僕は空を飛ぶことにした。本来なら、風魔法でも飛ぶことができるが、あれでは周囲に気付かれてしまう。周囲に風を起こすからだ。
その点、この飛翔は周囲に風を起こすこともない。追跡にはぴったりだ。


「じゃあAクラスは出発しますよ !」


Aクラスが動き出したので、僕は空を飛び、上から後をついて行く。学園から出ると、そこから先は大型の荷馬車に乗って移動する。この移動の手段も訓練の一環だ。僕は一生味わうことはないだろうが。


「・・・王都を出るまで暇だな・・・」


僕は空に浮かびながら、暇を持て余した・・・。





しばらくして、Aクラスがようやく王都を出た。ここから先はモンスターが出現する地帯である。生徒たちの顔も自然と引き締まっていた。移動中にモンスターに襲われた場合、担任の教師が撃退することになっているが、絶対に自信がある生徒が倒すこともできる。失敗してもフォローできるだけの教員がいるので、安心して放つことができる。


「・・・早速出たか。でもま、あれなら大丈夫だね」


Aクラスの荷馬車に向かってくるモンスターが数匹いた。狼型のモンスターで、名前は確かブラッドウルフ。僕も一度襲われたことのあるモンスターだ。


「【ウィンドランス】」


Aクラスの誰かが攻撃をしたようだ。見事に魔法はブラッドウルフの1匹に命中し、絶命させた。
中々上手な魔法だったので、誰が放ったのか見てみると、どうやら王女様のようだ。若干引っ込み思案の性格と聞いていたので、少し驚く。


「マリーちゃんやるぅ!!私も負けてらんないわ!!」


王女様に続けて、他の生徒たちも魔法を発動していく。この調子ならあまり問題はなさそうだと思い、周りの索敵に集中することにした。

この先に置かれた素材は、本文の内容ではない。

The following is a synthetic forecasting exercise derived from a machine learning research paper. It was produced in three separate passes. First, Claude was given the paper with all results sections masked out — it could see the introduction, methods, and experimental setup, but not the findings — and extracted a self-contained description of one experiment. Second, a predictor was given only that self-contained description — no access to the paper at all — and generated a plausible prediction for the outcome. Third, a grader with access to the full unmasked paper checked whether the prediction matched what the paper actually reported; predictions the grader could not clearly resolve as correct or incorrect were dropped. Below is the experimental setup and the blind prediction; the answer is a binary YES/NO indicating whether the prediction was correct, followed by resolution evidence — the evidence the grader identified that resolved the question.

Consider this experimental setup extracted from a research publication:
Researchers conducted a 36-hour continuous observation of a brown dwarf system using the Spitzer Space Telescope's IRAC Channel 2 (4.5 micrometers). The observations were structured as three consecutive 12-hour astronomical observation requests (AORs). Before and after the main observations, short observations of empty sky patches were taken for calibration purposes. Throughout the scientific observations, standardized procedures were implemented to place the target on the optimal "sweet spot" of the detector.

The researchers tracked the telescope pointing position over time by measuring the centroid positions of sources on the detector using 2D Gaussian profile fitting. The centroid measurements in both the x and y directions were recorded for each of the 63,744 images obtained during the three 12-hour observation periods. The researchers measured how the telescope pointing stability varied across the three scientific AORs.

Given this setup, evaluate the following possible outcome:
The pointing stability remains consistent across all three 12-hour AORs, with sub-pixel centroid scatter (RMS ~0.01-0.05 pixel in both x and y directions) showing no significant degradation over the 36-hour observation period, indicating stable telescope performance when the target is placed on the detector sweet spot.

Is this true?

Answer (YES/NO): NO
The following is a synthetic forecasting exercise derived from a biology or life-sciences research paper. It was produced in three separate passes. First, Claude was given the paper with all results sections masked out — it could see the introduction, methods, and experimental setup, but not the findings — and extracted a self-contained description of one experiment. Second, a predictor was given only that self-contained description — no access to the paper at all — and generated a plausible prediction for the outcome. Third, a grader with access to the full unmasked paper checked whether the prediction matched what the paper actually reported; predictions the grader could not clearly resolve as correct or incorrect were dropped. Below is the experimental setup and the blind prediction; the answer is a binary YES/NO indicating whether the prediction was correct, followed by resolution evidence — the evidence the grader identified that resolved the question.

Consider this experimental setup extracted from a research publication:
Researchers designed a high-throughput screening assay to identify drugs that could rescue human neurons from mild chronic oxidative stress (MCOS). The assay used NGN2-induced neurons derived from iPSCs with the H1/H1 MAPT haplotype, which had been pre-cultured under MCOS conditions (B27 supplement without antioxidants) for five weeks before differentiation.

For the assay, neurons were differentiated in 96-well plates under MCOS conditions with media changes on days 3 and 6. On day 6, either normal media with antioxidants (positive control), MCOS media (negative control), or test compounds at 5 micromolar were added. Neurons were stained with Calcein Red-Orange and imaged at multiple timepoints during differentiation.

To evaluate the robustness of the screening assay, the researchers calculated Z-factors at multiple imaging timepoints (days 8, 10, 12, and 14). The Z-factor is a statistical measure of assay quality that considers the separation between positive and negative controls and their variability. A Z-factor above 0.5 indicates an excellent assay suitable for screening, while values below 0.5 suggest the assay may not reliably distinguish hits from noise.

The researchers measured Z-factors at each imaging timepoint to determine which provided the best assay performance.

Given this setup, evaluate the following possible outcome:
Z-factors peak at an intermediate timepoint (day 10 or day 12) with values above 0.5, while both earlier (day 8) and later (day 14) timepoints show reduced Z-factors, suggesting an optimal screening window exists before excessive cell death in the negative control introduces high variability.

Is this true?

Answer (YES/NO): NO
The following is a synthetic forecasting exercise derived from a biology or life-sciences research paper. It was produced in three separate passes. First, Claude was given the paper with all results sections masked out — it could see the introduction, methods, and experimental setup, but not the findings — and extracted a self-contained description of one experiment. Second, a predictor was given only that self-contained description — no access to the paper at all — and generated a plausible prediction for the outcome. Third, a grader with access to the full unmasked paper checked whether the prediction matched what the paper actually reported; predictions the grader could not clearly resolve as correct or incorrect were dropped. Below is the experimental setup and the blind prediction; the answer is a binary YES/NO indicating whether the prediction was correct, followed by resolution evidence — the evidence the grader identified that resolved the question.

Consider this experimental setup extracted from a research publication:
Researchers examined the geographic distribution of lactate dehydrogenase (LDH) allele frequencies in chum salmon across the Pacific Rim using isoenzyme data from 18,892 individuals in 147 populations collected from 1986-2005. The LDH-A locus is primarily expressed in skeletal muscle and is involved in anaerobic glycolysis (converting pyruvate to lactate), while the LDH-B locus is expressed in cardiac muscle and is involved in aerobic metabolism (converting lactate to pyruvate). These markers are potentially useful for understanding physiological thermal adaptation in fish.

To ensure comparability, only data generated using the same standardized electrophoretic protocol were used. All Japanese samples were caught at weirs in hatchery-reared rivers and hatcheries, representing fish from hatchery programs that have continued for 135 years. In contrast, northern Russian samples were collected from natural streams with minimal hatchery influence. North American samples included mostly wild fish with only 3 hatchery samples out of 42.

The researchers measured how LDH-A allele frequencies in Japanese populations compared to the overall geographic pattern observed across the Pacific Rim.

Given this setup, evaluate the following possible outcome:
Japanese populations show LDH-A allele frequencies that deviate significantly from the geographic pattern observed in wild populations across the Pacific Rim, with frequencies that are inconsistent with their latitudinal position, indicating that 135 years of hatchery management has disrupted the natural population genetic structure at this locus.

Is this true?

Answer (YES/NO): YES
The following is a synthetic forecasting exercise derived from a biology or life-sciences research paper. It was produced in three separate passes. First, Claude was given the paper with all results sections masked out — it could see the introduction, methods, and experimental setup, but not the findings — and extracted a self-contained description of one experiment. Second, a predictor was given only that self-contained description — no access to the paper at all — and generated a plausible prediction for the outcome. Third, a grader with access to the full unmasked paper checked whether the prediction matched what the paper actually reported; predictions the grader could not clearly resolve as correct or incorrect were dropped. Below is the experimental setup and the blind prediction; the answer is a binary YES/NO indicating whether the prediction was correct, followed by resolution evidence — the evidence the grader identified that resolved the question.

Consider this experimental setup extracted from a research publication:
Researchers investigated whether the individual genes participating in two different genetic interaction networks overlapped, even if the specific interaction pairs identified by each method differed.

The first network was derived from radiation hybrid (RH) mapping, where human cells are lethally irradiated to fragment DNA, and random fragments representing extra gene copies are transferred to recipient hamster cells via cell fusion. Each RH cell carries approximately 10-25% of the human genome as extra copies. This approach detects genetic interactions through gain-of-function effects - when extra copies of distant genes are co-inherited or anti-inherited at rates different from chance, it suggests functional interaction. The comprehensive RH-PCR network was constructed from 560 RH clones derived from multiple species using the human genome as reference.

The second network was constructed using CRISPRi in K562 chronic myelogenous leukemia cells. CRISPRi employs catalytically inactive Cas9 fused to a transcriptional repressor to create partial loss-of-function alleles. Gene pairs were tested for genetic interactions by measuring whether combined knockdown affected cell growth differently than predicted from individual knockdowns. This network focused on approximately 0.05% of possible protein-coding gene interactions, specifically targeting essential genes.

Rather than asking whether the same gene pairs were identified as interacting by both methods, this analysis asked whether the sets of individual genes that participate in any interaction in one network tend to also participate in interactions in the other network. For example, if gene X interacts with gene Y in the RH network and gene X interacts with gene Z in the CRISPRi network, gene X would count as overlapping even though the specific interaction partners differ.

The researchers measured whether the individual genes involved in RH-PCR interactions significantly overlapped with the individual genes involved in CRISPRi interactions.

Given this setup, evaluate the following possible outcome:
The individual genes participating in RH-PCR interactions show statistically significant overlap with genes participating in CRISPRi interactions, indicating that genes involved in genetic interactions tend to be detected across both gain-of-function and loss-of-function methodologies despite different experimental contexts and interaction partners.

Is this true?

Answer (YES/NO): YES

「【周囲5キロ以内のモンスターの数と状況を伝えよ】」


ルーン魔法を使い索敵。特に問題のあるランクのモンスターがいないことを確認すると、僕はAクラスの状況を眺めていた。





一方Aクラス。先ほどの王女の行動をみんなが褒め称えていた。


「すごいねマリーちゃん。いきなり射って倒しちゃうなんて」
「た、たまたま当たっただけですよ////そんなに褒められることじゃ
・・ないですよ」
「いや、すごかったよ。私たち一瞬すくんじゃって魔法出せなかったもん」
「うんうん。やっぱりすごいよマリーは」
「あ、ありがとうございます///」


このマリー=カロリング第2王女は、少々引っ込み思案なところがある。姉のエリザ=カロリングはそれなりに強く出ることができる性格なのだが、マリーはそんな風に人と話すことができないと、悩んでいたのだ。

そんな自分を変えるため、この課外実習では頑張ると決めたのだ。先ほども一瞬竦みかけたが、強い意志を持ち、魔法を放つことができたのだ。


(私は・・・もっと強い人になるの!)


マリーの意思は固かった。この課外実習で、自分を変えるんだと、意気込んでいた。





課外実習は全部で3日間行われる。目的地の草原には小さな小屋がいくつもあり、モンスターを寄せ付けない魔法がかけられているのである。その小屋に生活に必要な設備が揃っているので、そこで生活することになるのだ。


「とりあえず、1日目は何もないようにしてほしいな・・・。とりあえず様子をみるか・・・」


僕はひとりごちりながら、1年生全クラスが草原に着くのを待ちながら、帰ったら学園長になにか要求しようと考えていた。